* STATED EXERCISE
Extend the passage below about cooking with saffron, picking up right after its final sentence.

It may not feel much like spring, but eating flowers might be a provisional substitute for smelling them. It will do, for awhile. This flower, or rather its papery crimson stigmas, has been sitting in my cupboard for almost a year now, summoning me to release its captive aromas.
It is the rare and venerable saffron of which I speak. An exquisite and expensive spice that, were it not for a trip to India, might have never wound up in my hands, let alone my dinner.
Finally it was time. I reached behind the basil, cayenne and turmeric into the shadows of my spice shelf where the clear case sat, modest as a box of matches. Almost one year ago now I carried that tiny treasure chest all the way home from a spice stall in a Jodhpur market. The experts say I should’ve used it by now, but sometimes I forget what good things I have and how to best appreciate them.
I knew I had tasted saffron before, but could not recall its particular feel on my tongue or the way it whirled madly between nostrils and tastebuds. I wanted to use it right, and I was afraid. The delicately canvas of rice, or something more complex? Would sweet or savory best highlight its essence? Would meat overpower? Which vegetable would be most companionable.
And then I stopped worrying and remembered that when a dish is born out of a desire to celebrate and create, it matters not that it’s perfect but that it brims with pleasure. As I tossed a pinch of this valuable spice into a pan of humble chickpeas and tomatoes simmering gaily on the stove, it just seemed right. The noble saffron threads kissed the peasant stew, and I bent over the aroma expectantly. My Kashmiri saffron would taste just fine, while reminding me of the rare things in this world: from love and camaraderie to being able to taste the threads from a crocus that grow only three per flower.

* DATASET EXTRACT
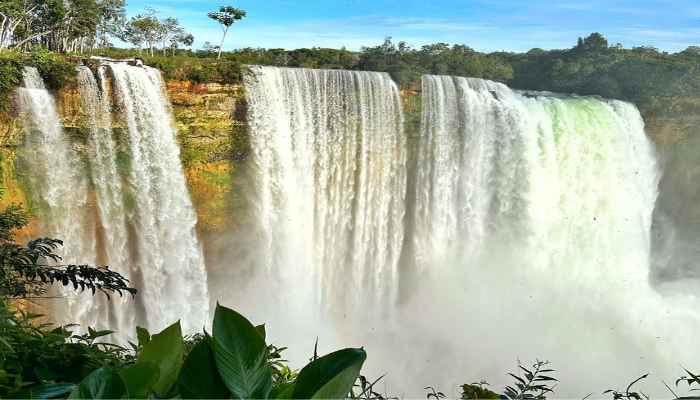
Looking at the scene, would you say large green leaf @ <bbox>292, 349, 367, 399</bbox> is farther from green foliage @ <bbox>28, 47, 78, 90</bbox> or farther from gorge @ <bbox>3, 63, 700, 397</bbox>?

* OUTPUT OF THE TASK
Served with basmati rice, it may not have been authentically Spanish, but with some crab cakes leftover from a great party on the weekend, it made a simple and nourishing meal. In the future I might crown it with some grilled prawns or scallops. With my last bite came a wave of anticipation for weaving those frail red threads again and again.
serves 2-3 with leftovers or 4-5 as a side dish
3 c chopped fresh Roma or vine tomatoes
4-5 garlic cloves, minced
1/3 cup fresh lemon juice
2 T soy sauce
2 tsp Adobo sauce (I used a chipotle salsa and a squirt of Sriracha)
1 Tbsp paprika
medium pinch saffron
2 c chopped red onion
1 T olive oil
2 15-oz cans chickpeas (3 cups cooked)
- Soak the pinch of saffron in a few tablespoons of boiling water while you prepare the other ingredients, cook up some rice, etc. Ideally, it should be soaked for about 2o-45 minutes (saffron releases its flavour slowly).
- Combine the tomatoes, garlic, lemon juice, soy sauce, adobo and paprika and set aside.
- Saute the red onions in the olive oil over medium heat until soft.
- Add the chickpeas, tomato mixture, and saffron (with the soaking water). Simmer for 10-20 minutes.
- Serve over rice.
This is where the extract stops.